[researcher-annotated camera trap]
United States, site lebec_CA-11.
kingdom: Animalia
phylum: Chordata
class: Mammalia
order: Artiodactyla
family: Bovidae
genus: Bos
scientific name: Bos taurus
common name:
-.-.-
## About this exercise
All entries should be transcribed verbatim.

## Finished exercise
[researcher-annotated camera trap]
United States, site lebec_CA-11.
kingdom: Animalia
phylum: Chordata
class: Mammalia
order: Artiodactyla
family: Bovidae
genus: Bos
scientific name: Bos taurus
common name:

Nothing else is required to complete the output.